• _Reading passage_:
++++++++

We know too little at this point to tell for sure, but as others have pointed out, it seems pretty likely they're going the Dragonball Super route. As in: Kishimoto writes a basic story draft, hands it down to both Boruto's anime director¹ and  the manga's scriptwriter for each of them to create their own adaptation with. He's already hinted at his involvement with the anime during the Jump Festa panel and he's supposed to be the manga's supervisor on top of that. It's also worth noting that the manga entering a new arc and the anime premiering is likely going to happen around the same time, which doesn't seem like a coincidence to me. There's still a few episodes left between the last novel arc and the Boruto premiere to animate Naruto Gaiden, chapter 700 or whatever. The promotional 'key visual' uses Tetsuya Nishio's character designs instead of redrawn versions based on Ikemoto's art style, which might indicate that the anime version won't be just an adaption of the existing Boruto manga, but that's just conjecture.

¹ Whoever that's going to be. Chiaki Kon might stay for Boruto. The original series director, Hayato Date, left after directing Shippuden #479.



pat pat said:


> The manga didn't recap the movies tho, it was an anime only thing. .


The DBS manga did a brief recap of Battle of Gods but skipped Resurrection of F iirc.


----------



## blackguyinpinksuit (Dec 18, 2016)

pat pat said:


> Kishi is simply a uchiha wanker, that's the explanation. And the reason Uchiha sells well is because the whole manga is about them and their family drama. The uchihas sell very well because they got all the spotlight  ( because kishi like them) not the other way around.


It's really because the uchiha's have most iconic characters/star power that kishi could only dream his other clans/characters had. Even if this whole manga was about them, if the fans thought they fucking sucked then the manga would have tanked, end of story. It wouldn't matter if kishi was a uchiha fanboy or not. Uchiha's bring in cash and keep fans because everyone loves them, that ain't kishi fault lol.

It was to the point that they had to bring back sasuke in the picture and cut that immortal arc shit short. That's powerful. The fans demand what they love. Fans love itachi(i hate him) and sasuke, fans love those cool dojutsu powers, and they apparently love whatever plots revolved around the uchiha. Even when lee was getting screentime the fans didn't give enough of a fuck. Sure some loud guys on these forums will make you think they did, but it was really of no consequence.

++++++++

• _Rows_:
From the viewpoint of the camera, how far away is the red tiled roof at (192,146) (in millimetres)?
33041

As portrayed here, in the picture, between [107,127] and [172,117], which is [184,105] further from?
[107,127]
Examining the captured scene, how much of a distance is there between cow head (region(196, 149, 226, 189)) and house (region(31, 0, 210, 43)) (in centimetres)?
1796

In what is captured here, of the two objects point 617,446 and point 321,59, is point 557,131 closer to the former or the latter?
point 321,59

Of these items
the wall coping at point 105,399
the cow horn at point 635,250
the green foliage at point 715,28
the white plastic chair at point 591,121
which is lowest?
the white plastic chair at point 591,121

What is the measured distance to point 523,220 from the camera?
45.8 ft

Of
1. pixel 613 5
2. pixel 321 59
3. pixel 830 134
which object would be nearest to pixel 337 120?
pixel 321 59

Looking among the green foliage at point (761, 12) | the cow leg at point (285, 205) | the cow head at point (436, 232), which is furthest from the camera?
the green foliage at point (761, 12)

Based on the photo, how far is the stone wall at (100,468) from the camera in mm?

++++++++

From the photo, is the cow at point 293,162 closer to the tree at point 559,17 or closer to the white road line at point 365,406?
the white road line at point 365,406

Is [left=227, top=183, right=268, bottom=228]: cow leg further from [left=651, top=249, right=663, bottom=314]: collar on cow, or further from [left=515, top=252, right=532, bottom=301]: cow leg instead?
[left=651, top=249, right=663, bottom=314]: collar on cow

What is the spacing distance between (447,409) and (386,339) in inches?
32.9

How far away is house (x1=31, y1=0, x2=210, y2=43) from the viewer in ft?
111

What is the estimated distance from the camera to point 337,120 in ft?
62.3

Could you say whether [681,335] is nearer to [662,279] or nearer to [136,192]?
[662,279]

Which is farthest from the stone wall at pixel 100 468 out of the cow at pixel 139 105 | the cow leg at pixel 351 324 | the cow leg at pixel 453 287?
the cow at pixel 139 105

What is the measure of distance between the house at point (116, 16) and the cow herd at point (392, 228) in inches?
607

++++++++

Carry on the forum discussion about the Boruto anime and manga, starting after its final sentence.

• _Output below_:
Reactions: Like 2


----------



## Zensuki (Dec 18, 2016)

Uchiha are the most popular because they are usually the most interesting characters to follow whether its from a reader's perspective or writers.

Reactions: Agree 1 | Disagree 1


----------



## Sword Sage (Dec 18, 2016)

pat pat said:


> Kishi is simply a uchiha wanker, that's the explanation. And the reason Uchiha sells well is because the whole manga is about them and their family drama. The uchihas sell very well because they got all the spotlight  ( because kishi like them) not the other way around.



The only time Kishimoto gave one who almost killed Madara was Might Gai who powered up like crazy but flaw was that Lee didn't get his own to shine in part 2. Gai took up the spotlight over Lee.

Also do you remember "That Jutsu" that Jiraiya and the Key Toad mentioned that he needs the Kurama chakra full control to complete that unknown jutsu that Minato and Jiraiya planned for Naruto. But it never happened because of Kishimoto's Uchiha wanking. Instead of "That Jutsu" that supposedly used on Tobi/Originally thought to be Madara it had to be need of a Sharingan user to deal with Tobi.


----------



## Klue (Dec 18, 2016)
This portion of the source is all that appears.